* Given exercise
Rewrite the stretch from the line containing "How far from the vantage" through the end of the items as a JSON list of strings, one string per line, leaving out blank lines.

* Data lines
※

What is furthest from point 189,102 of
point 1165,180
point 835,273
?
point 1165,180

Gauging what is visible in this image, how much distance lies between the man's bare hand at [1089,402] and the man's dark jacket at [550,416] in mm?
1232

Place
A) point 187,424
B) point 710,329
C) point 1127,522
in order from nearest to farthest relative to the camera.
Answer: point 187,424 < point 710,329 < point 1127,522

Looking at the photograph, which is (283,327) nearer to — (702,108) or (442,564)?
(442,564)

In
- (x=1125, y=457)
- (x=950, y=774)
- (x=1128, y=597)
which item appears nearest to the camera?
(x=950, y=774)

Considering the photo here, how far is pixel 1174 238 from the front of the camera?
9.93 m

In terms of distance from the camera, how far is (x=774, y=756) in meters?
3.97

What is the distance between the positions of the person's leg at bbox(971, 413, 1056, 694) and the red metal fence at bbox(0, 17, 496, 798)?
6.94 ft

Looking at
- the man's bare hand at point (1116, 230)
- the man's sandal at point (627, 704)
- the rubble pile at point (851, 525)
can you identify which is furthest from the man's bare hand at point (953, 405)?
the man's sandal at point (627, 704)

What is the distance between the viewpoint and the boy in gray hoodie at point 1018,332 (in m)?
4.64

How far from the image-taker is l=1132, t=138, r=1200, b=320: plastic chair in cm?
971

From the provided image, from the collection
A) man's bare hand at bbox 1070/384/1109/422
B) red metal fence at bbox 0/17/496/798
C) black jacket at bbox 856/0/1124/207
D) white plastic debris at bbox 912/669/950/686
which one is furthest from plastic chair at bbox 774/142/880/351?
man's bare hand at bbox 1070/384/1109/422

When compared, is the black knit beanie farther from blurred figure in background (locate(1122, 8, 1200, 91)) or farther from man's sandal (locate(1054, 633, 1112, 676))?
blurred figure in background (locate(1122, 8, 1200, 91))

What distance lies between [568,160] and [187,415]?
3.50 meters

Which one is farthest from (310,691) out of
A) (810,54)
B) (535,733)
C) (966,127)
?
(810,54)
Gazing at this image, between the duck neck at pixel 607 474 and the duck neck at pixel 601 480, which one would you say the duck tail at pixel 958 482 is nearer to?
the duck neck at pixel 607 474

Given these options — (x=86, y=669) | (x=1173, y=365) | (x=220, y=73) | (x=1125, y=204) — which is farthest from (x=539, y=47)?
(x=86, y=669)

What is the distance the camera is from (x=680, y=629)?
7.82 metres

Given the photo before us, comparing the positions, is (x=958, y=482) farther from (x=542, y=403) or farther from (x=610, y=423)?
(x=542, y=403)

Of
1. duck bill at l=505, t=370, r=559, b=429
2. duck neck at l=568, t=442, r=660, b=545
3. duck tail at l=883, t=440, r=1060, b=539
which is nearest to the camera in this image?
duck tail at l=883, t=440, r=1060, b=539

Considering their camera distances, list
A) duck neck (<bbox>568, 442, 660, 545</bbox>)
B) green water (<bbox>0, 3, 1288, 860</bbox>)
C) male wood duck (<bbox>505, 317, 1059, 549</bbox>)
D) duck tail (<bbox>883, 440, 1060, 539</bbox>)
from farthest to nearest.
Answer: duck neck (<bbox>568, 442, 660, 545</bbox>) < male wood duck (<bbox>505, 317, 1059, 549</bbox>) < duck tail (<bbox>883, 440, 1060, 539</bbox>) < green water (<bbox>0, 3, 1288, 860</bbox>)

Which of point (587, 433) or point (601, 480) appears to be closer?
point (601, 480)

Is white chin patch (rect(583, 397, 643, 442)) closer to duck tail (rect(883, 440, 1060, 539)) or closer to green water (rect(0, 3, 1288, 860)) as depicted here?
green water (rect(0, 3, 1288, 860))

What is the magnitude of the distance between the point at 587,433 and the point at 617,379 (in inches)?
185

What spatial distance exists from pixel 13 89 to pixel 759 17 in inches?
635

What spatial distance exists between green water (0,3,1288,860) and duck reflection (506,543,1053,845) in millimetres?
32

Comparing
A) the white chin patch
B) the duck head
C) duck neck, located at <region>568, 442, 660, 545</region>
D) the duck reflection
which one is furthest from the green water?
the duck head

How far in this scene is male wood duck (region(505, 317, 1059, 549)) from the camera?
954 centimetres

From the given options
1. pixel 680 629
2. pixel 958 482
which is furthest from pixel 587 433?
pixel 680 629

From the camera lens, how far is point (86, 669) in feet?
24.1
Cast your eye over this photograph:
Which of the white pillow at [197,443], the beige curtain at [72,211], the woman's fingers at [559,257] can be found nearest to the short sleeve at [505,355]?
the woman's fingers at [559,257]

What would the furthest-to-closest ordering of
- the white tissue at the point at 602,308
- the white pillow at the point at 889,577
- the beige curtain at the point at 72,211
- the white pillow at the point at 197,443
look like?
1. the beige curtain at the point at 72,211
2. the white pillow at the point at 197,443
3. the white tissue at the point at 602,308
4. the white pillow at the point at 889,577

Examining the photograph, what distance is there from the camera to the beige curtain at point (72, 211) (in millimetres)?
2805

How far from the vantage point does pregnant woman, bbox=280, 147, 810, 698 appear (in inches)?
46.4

※

* The output
[
  "How far from the vantage point does pregnant woman, bbox=280, 147, 810, 698 appear (in inches)?",
  "46.4"
]